Eighty years ago the siege of Singapore begins but the fortress's big guns were conceived to fight attack from the sea
The Japanese conquest of the Malay peninsula was practically completed when the British withdrew across the narrow strait to the island of Singapore. A thirty meter breach was blown in the causeway linking Singapore to the mainland. The fortress was now unmistakeably under siege. The mighty artillery that the Royal Navy had fought so long and so bitterly to have installed was sited to defend against attack from the open sea and kitted with armour-piercing shot to engage the ships of the Imperial Japanese Navy. It could not be trained on land-based attackers coming from the East. The squabble over defending Fortress Singapore had been one of the rounds in the savage battle between Admiral Lord Beatty and Sir Hugh Trenchard of the RAF, which had scarred Briish military policy in the 1920s.
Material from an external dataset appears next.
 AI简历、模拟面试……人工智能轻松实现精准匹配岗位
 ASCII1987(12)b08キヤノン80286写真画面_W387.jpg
The US general "Vinegar Joe" Stillwell was appointed as Chief of Staff for US troops to the Chinese ruler Generalissimo (as he had been baptized) Chiang Kai-Shek. The job was an immense fudge. Chiang wanted a docile American who would subordinate US and other western troops to his ineffectual campaigns against the Japanese whilst obtaining the maximum support possible. Stillwell was given local and limited authority over Chinese troops. In part the position was designed to avoid a repetition of the clashes between the British general Wavell in his short-lived and largely theoretical job as C-in-C of all western forces in the South-West Asia region. Stillwell fell well short of Chiang's ideal; Stillwell held him in great contempt. Stillwell, though, was even-handed: he held a similarly low opinion of the British.
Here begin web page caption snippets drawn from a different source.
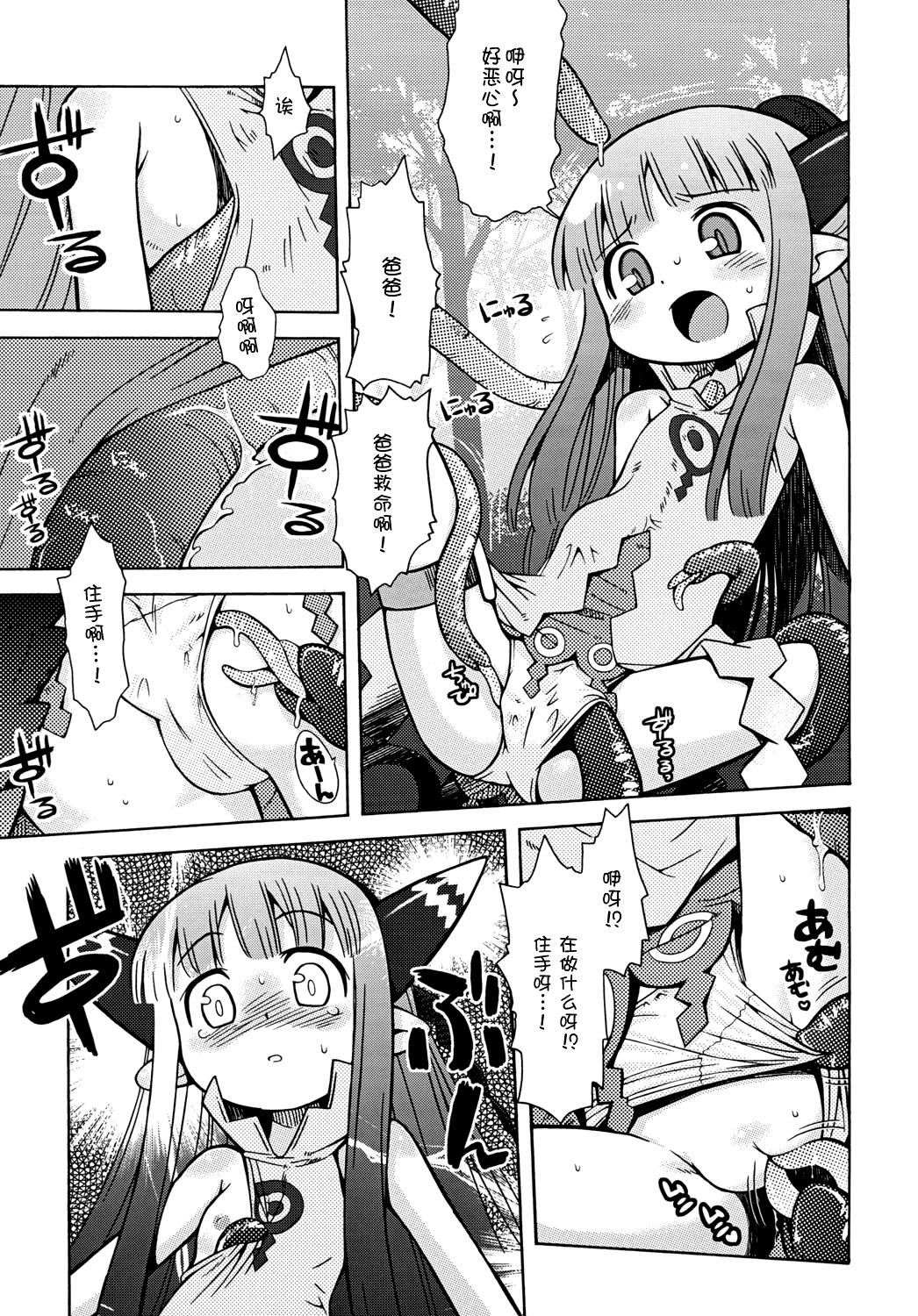 (SC34) [Kazeuma (Minami Star)] Milreaf no Anone (Summon Night 4) [Chinese] [脸肿汉化组] page 7 full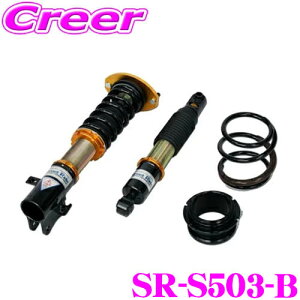 Street Ride TYPE-K2 SR-S503-B ԍTXyVLbg Ag HA24S  p ͌Œ莮    S ԍ  VbNAu\[o[ ovo[t s JX^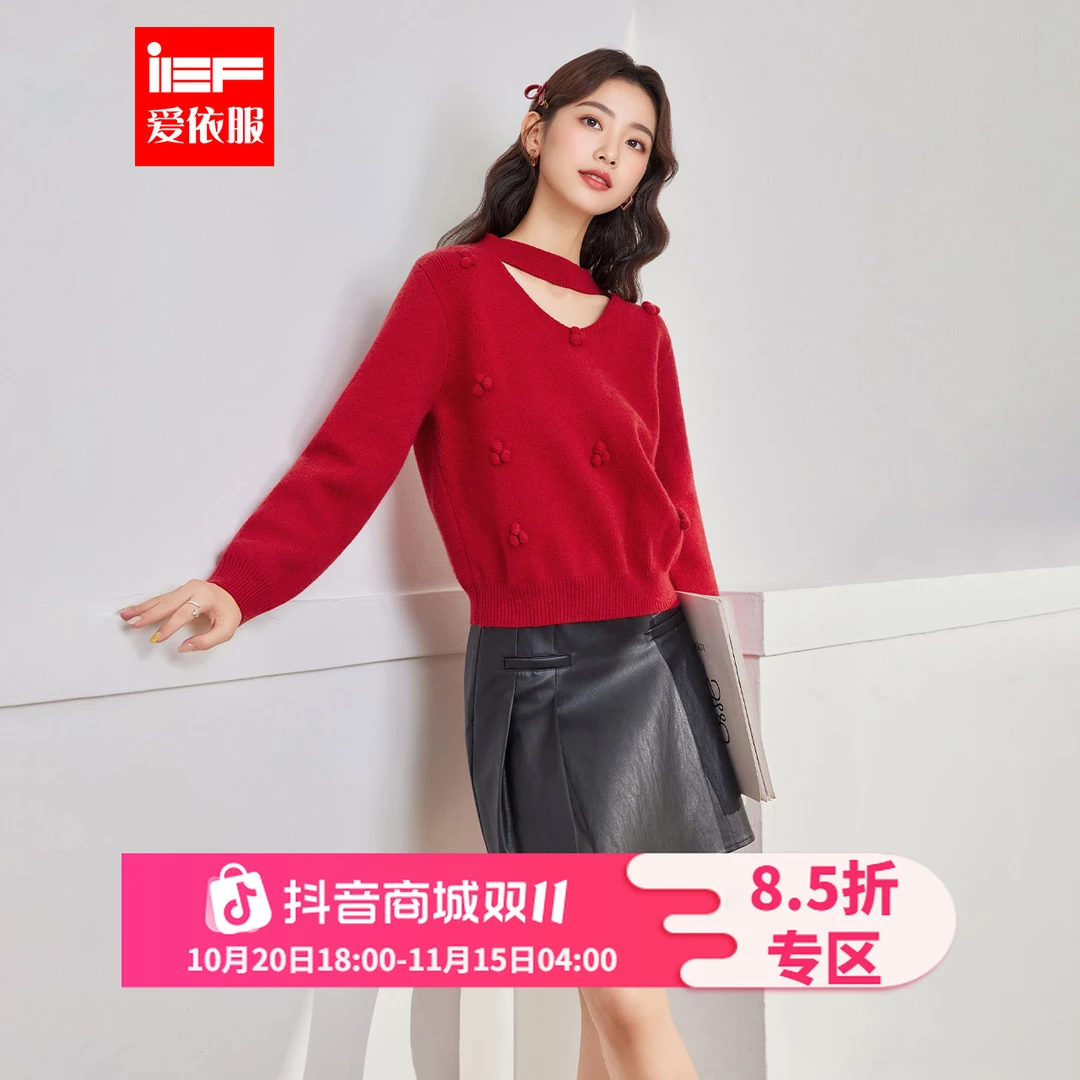 IEF/爱依服2025冬季新款韩系流行爆款温柔风设计感通勤毛织上衣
Hitler delivered a speech on the ninth annniversary of the Nazi accession to power. He spelled out publicly his intention to murder the Jews by making the demented claim that they were engaged in an existential struggle to destroy the German race and that Germany would fight back: "The result of this war will be the annihilation of the Jews." Other parts of the speech were reported in Britain but the remarks about Jews were omitted.
Adrian, the story of the ‘fixed’ guns of Singapore is often told, but it is a myth. You may wish to correct this.